Below are some records. Quote exactly the lines from the one that contains "Could you estimate" through the last, both included, and leave out the pictures.

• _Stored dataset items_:

* Start *

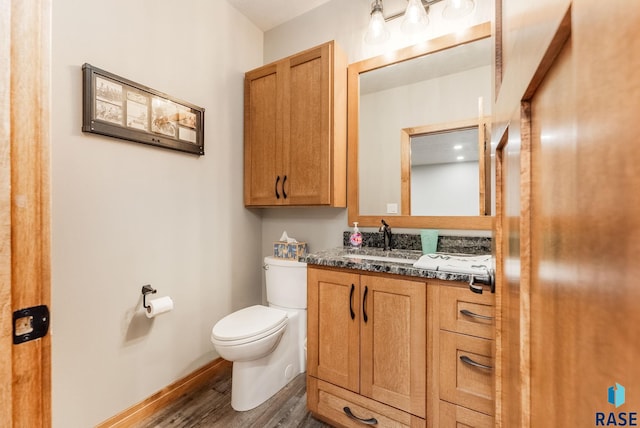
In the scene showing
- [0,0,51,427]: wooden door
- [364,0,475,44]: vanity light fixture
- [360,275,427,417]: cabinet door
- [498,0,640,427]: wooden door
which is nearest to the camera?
[498,0,640,427]: wooden door

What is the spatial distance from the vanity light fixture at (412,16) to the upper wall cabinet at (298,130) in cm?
26

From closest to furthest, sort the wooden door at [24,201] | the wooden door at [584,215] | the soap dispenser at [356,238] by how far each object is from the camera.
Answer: the wooden door at [584,215], the wooden door at [24,201], the soap dispenser at [356,238]

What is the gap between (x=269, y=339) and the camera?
163 centimetres

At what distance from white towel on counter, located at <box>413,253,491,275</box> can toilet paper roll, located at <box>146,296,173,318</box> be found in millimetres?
1363

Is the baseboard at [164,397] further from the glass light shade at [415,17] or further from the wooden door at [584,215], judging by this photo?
the glass light shade at [415,17]

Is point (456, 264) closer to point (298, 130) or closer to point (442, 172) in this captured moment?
point (442, 172)

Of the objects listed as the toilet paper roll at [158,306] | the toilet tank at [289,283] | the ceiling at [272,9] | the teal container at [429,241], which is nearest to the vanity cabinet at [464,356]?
the teal container at [429,241]

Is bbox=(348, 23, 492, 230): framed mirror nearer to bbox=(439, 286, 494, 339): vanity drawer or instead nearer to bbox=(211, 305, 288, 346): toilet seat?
bbox=(439, 286, 494, 339): vanity drawer

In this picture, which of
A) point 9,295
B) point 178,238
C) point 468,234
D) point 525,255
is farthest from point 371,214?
point 9,295

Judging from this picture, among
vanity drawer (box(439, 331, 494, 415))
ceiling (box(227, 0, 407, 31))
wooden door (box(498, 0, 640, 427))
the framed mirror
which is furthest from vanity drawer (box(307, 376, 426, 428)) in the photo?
ceiling (box(227, 0, 407, 31))

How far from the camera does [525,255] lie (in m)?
0.40

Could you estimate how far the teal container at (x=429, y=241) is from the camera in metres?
1.68

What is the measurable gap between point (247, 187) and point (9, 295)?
1756 mm

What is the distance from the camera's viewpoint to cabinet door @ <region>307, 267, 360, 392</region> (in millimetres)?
1408
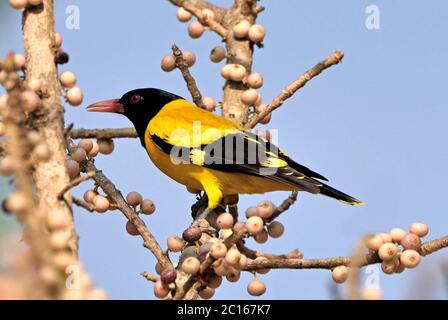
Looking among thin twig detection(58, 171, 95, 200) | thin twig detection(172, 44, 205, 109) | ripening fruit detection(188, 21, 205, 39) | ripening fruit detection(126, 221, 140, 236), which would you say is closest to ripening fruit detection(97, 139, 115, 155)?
ripening fruit detection(126, 221, 140, 236)

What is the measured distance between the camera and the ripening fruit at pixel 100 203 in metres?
3.75

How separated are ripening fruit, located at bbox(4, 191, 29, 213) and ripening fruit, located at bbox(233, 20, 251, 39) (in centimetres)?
352

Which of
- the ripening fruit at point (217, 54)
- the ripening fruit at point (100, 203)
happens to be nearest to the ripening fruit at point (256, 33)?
the ripening fruit at point (217, 54)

* End *

• _Reply to the task_:
Could you estimate how far the teal container at (x=429, y=241) is from the camera in metres?
1.68

What is the measurable gap between point (247, 187) and point (9, 295)?
1756 mm

What is the distance from the camera's viewpoint to cabinet door @ <region>307, 267, 360, 392</region> (in millimetres)?
1408
Looking among thin twig detection(58, 171, 95, 200) | thin twig detection(172, 44, 205, 109) | ripening fruit detection(188, 21, 205, 39) | ripening fruit detection(126, 221, 140, 236), which would you say is closest to ripening fruit detection(97, 139, 115, 155)?
ripening fruit detection(126, 221, 140, 236)

What is the measured distance between the camera and the ripening fruit at pixel 100 203 in metres?
3.75

How separated are ripening fruit, located at bbox(4, 191, 29, 213) and ripening fruit, located at bbox(233, 20, 251, 39) (in centimetres)?
352

Which of
- the ripening fruit at point (217, 54)
- the ripening fruit at point (100, 203)
happens to be nearest to the ripening fruit at point (256, 33)?
the ripening fruit at point (217, 54)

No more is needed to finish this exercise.